Compositions and methods for chemical-mechanical polishing (CMP) the surface of a substrate are well known in the art. Polishing compositions (also known as polishing slurries) typically contain an abrasive material in an aqueous carrier. A surface of a substrate is abraded to polish the surface by contacting the surface with a polishing pad and moving the polishing pad relative to the surface while maintaining a CMP slurry between the pad and the surface. Typical abrasive materials include silicon dioxide (silica), cerium oxide (ceria), aluminum oxide (alumina), zirconium oxide (zirconia), and tin oxide. U.S. Pat. No. 5,527,423, for example, describes a method for chemically-mechanically polishing a metal layer by contacting the surface with a polishing slurry comprising high purity fine metal oxide particles in an aqueous medium. Alternatively, the abrasive material may be incorporated into the polishing pad. U.S. Pat. No. 5,489,233 discloses the use of polishing pads having a surface texture or pattern, and U.S. Pat. No. 5,958,794 discloses a fixed abrasive polishing pad.
Conventional polishing systems and polishing methods typically are not entirely satisfactory at planarizing semiconductor wafers. In particular, polishing compositions and polishing pads can have less than desirable polishing rates, and their use in the chemical-mechanical polishing of semiconductor surfaces can result in poor surface quality.

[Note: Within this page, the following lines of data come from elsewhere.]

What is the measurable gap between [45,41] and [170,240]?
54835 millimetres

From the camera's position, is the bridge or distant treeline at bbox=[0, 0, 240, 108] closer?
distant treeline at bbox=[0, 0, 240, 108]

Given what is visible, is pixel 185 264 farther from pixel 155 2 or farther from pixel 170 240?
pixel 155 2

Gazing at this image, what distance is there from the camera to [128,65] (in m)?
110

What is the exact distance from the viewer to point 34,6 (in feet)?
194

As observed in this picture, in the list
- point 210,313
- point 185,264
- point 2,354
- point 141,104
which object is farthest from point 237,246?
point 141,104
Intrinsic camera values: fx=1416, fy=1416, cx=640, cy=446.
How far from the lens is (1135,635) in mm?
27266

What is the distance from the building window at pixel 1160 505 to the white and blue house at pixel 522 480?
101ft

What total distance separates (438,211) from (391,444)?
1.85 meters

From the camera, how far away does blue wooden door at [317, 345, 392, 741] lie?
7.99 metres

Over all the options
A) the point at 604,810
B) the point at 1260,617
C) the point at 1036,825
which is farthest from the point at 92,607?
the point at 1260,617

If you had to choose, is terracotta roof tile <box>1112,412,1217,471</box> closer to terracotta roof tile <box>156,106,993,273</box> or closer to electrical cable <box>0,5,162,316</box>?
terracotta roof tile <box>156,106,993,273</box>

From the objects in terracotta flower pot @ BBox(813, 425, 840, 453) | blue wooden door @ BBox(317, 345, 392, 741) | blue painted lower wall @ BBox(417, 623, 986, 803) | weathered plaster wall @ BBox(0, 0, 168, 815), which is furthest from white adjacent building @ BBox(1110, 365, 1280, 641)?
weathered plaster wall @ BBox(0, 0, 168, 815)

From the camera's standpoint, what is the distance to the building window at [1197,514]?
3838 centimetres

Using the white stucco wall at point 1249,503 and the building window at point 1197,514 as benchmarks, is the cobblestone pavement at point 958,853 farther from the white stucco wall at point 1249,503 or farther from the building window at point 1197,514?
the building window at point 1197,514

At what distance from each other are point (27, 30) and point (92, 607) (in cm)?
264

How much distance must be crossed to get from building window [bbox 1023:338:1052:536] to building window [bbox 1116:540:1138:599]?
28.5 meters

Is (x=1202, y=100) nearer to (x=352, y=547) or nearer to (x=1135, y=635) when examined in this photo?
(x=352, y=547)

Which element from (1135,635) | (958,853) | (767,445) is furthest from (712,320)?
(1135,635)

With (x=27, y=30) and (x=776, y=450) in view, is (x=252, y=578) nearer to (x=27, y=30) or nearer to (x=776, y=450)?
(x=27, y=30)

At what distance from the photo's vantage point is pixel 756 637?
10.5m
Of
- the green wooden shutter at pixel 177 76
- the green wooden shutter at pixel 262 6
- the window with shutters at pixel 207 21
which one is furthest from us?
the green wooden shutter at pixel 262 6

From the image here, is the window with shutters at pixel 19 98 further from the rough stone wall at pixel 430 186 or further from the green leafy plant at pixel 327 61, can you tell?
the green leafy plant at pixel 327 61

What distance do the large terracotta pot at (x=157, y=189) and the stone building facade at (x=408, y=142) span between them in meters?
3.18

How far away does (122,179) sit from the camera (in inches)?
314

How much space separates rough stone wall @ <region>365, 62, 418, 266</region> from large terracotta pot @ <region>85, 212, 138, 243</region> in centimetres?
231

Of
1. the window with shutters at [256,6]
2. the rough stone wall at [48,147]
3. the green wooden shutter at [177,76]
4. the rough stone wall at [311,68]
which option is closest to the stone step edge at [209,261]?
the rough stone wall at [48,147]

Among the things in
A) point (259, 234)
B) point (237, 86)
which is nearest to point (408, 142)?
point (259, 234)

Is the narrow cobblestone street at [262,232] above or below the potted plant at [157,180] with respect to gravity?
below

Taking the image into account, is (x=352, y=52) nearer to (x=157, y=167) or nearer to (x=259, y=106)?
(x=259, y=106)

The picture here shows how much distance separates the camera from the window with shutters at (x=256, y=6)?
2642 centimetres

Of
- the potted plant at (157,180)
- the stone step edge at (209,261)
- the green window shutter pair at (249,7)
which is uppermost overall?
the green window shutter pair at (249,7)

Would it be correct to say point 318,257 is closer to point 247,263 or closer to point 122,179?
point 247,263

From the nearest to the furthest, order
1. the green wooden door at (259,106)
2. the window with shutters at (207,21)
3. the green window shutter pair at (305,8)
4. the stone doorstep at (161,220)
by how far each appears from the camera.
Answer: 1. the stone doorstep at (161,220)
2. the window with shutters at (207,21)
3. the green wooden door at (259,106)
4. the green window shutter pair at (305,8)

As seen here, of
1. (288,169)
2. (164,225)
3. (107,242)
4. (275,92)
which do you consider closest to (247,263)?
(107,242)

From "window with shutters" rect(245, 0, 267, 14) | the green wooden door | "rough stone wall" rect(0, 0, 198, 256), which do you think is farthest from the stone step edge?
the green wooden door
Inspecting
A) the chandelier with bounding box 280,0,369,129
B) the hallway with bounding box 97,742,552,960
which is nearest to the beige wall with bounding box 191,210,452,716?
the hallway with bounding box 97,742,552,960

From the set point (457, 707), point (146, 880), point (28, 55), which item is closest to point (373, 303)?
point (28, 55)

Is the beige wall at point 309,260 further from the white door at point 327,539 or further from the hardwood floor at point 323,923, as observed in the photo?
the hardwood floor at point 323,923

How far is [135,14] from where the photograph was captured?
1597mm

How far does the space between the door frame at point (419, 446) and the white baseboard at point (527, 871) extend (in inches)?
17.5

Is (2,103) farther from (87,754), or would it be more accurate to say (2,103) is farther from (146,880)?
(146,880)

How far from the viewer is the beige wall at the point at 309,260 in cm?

The difficulty in creating an effective polishing system for semiconductor wafers stems from the complexity of the semiconductor wafer. The performance of a given CMP composition generally will vary depending on the composition (e.g., type of metal, type of semiconductor, etc.) of the surface being polished. Semiconductor wafers are typically composed of a substrate, on which a plurality of devices has been formed. Integrated circuits are chemically and physically connected into a substrate by patterning regions in the substrate and layers on the substrate. To produce an operable semiconductor wafer and to maximize the yield, performance, and reliability of the wafer, it is desirable to polish select surfaces of the wafer without adversely affecting underlying structures or topography. In fact, various problems in semiconductor fabrication can occur if the process steps are not performed on wafer surfaces that are adequately planarized. Because the performance of a semiconductor wafer is directly associated with the planarity of its surface, it is crucial to use a polishing composition and method that results in a high polishing efficiency, uniformity, and removal rate and leaves a high quality polish with minimal surface defects.
Various metals and metal alloys have been used to form electrical connections between interconnection levels and devices, including titanium, titanium nitride, aluminum-copper, aluminum-silicon copper, tungsten, platinum, platinum-tungsten, platinum-tin, ruthenium, gold, and combinations thereof. Gold presents a particular challenge in that it is chemically resistant, making it difficult to remove efficiently through chemical-mechanical polishing.
CMP compositions for etching and processing gold surfaces generally include complexing agents that are highly toxic, such as cyanides, compounds that generate toxic materials, such as thiosulfates, which generates hydrogen sulfide, or oxidizers that are intensely colored, such as I2/KI, which can interfere with optical CMP endpoint detectors.
Accordingly, there is an ongoing need for CMP compositions and polishing methods that exhibit desirable planarization efficiency, uniformity, and removal rate during the polishing and planarization of gold-containing substrates without using highly toxic or highly colored oxidizers.
The present invention provides such a composition and method. These and other advantages of the invention, as well as additional inventive features, will be apparent from the description of the invention provided herein.